Radiated Region of HyCal In his last few presentations, Vasily proposed a radiation exposure area of 14x14 around the beam hole. After analyzing LMS data and graphs, it is determined that the radiated region is actually smaller than originally proposed. LMS data shows that the radiated region is actually more of an 10x10 area around the beam hole, with a possible approximation error of 1x1, for the PbWO4 crystal region. SEE TRANSPARENCIES!!!! #1 – 1st transparency shows the comparison between Vasily's proposed 14x14 region and my proposed 10x10 region of Radiated IDs. #2 – 2nd transparency shows all of the radiated IDs, along with the IDs that were a part of the Radiation Accident.

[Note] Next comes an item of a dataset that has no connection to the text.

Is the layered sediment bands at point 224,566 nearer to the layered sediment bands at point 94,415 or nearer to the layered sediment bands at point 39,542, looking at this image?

This transparency supports my claim of the 10x10 radiated region. #3 - Discuss how LMS graphs shows a decease of LMS Mean over time, which experimentally describes the decrease in light yield over time, and a possible increase temperature of the crystals.
Radiated PbWO4 Crystal Region of HyCal Radiated IDs: 297 / 1156 = 25.69% of All PbWO4 Crystals Radiation Accident: 93 / 297 = 31.31% of All radiated IDs. The exact run where light yield, or experimentally, where the LMS Mean decreases occurs at run 5061. For the majority of the radiated IDs, their LMS Mean values drop substantially by almost 20% for this run. I also checked other IDs (Ex. ID 1001, 1039, 2123, and 2156) out side this region, at the extremes of the crystal region, and they did not exhibit this drop in LMS Mean value.
Other anomalies from graphs that are not yet explained are as follows; I also discovered that the IDs that exhibit this type of behavior are mainly located in the problem area of Roc 4, Slot 22, for those IDs located just to the upper left of the beam hole. Also, all of the IDs that lay to the immediate right of Roc 4, Slot 22 also exhibited this type of behavior. However, there are other IDs outside of this region that also exhibit this behavior as well, just like ID W1006 shown above.